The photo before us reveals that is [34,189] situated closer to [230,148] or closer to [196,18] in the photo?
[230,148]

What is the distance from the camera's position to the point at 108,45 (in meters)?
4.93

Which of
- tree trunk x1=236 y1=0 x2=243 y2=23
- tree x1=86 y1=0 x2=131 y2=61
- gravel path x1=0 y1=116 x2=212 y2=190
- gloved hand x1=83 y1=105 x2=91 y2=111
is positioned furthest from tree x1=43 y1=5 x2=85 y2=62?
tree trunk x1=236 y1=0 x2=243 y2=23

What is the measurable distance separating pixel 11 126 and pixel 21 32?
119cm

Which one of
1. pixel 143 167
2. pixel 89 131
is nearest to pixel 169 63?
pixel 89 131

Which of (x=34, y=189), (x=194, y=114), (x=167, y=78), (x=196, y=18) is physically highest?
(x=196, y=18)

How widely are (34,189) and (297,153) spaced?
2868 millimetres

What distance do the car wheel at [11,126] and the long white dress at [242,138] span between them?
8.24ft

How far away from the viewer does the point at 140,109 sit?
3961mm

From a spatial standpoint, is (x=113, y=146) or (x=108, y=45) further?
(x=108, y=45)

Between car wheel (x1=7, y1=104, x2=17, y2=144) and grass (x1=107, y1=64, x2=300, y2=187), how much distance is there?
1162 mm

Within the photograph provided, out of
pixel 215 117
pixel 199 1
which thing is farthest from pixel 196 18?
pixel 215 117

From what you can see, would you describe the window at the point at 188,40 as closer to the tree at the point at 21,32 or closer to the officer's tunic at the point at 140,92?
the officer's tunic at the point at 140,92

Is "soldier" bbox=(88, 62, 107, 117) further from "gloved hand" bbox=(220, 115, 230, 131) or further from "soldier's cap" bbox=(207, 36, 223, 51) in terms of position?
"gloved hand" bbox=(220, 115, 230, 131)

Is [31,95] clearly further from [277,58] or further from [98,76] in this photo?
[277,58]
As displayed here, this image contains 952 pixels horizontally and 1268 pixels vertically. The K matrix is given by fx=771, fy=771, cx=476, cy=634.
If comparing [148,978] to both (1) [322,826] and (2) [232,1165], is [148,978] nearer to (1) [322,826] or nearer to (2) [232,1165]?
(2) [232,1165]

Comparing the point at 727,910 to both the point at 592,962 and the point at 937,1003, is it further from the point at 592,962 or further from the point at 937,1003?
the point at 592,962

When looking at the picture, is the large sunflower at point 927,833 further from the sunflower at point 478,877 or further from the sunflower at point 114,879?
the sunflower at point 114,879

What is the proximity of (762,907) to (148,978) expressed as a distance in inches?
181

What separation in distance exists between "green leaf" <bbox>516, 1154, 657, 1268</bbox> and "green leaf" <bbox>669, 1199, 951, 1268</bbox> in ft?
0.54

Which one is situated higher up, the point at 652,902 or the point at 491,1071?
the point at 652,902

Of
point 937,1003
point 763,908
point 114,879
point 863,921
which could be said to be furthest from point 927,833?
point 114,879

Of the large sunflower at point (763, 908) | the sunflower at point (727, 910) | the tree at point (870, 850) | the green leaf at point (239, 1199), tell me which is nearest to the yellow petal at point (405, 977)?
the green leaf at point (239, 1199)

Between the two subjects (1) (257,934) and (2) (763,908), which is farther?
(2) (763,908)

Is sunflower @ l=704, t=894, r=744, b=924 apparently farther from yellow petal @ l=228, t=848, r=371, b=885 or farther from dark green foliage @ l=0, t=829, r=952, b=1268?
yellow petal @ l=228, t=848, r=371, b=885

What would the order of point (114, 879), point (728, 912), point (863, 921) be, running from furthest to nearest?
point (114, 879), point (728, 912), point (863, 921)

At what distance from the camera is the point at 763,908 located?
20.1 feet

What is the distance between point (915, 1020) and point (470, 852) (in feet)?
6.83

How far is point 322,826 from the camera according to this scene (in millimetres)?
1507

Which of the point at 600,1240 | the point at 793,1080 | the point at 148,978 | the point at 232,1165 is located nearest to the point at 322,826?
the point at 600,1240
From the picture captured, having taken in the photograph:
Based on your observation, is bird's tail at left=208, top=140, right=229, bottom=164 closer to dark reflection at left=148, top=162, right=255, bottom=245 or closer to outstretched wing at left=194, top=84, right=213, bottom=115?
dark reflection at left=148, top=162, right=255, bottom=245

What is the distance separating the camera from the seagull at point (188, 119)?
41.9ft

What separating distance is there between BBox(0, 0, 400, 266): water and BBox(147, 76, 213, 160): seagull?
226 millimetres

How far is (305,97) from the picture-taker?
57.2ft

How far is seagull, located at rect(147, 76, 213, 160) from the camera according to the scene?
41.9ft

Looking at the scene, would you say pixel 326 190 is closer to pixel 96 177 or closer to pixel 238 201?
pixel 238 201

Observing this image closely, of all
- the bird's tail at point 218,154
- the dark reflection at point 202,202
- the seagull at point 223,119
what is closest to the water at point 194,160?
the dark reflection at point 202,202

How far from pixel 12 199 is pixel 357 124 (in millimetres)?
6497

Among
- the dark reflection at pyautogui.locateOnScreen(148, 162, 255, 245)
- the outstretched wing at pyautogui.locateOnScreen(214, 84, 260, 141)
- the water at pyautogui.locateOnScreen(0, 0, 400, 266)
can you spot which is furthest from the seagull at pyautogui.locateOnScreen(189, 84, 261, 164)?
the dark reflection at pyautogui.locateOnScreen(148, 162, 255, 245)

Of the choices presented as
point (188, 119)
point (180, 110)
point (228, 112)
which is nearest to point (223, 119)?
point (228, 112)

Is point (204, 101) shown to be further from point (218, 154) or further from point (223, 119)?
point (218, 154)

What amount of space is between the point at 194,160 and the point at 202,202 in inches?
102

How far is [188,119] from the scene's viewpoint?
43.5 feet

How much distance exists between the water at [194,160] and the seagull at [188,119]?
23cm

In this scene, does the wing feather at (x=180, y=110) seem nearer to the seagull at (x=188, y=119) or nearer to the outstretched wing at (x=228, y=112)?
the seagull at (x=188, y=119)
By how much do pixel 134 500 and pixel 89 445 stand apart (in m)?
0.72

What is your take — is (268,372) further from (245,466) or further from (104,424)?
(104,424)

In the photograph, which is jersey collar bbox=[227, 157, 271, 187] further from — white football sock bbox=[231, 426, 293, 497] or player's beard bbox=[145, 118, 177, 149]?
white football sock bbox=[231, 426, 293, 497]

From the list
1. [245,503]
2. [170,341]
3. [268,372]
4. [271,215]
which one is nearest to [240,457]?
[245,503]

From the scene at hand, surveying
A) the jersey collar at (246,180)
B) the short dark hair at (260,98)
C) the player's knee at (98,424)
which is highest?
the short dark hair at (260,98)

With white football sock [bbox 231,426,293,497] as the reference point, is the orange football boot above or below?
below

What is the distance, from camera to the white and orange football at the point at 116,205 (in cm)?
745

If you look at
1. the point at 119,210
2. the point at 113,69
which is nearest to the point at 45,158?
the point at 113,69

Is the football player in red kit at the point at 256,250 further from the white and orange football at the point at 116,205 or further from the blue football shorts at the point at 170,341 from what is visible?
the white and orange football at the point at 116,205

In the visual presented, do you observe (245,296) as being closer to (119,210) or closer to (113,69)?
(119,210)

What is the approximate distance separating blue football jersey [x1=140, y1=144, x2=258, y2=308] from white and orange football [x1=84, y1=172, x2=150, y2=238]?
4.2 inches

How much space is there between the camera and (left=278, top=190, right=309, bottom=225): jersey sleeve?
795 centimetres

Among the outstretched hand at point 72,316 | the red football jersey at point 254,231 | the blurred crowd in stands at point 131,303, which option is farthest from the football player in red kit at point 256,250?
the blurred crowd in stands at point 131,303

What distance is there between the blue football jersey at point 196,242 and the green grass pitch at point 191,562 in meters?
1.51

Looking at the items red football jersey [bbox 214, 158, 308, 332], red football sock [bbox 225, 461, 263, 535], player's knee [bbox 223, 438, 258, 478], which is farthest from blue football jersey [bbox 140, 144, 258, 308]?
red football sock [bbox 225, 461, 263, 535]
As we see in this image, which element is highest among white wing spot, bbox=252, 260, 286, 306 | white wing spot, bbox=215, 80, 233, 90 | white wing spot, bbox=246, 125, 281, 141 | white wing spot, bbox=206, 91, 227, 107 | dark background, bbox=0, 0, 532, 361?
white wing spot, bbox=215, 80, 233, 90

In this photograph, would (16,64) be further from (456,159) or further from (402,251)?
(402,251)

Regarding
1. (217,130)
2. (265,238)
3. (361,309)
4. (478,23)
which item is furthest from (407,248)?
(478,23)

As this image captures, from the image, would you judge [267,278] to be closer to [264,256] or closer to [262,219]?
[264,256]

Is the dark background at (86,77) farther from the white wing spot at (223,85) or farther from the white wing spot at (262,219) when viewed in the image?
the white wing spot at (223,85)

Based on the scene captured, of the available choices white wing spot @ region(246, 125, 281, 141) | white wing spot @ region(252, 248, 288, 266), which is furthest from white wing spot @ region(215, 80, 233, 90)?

**THE REQUEST:**
Each line from the one containing "In this photograph, would" to the end of the listing above should be copied exactly, and nothing else.

**WRITTEN SOLUTION:**
In this photograph, would (16,64) be further from (456,159) or further from (402,251)?
(402,251)

Regarding
1. (217,130)
2. (265,238)
3. (361,309)
4. (478,23)
which item is furthest from (407,248)?
(478,23)

As this image captures, from the image, would you judge [267,278] to be closer to [264,256] or closer to [262,219]?
[264,256]

Is the dark background at (86,77) farther from the white wing spot at (223,85) or farther from the white wing spot at (262,219) when viewed in the image?
the white wing spot at (223,85)

Based on the scene captured, of the available choices white wing spot @ region(246, 125, 281, 141) | white wing spot @ region(252, 248, 288, 266), which is furthest from white wing spot @ region(215, 80, 233, 90)?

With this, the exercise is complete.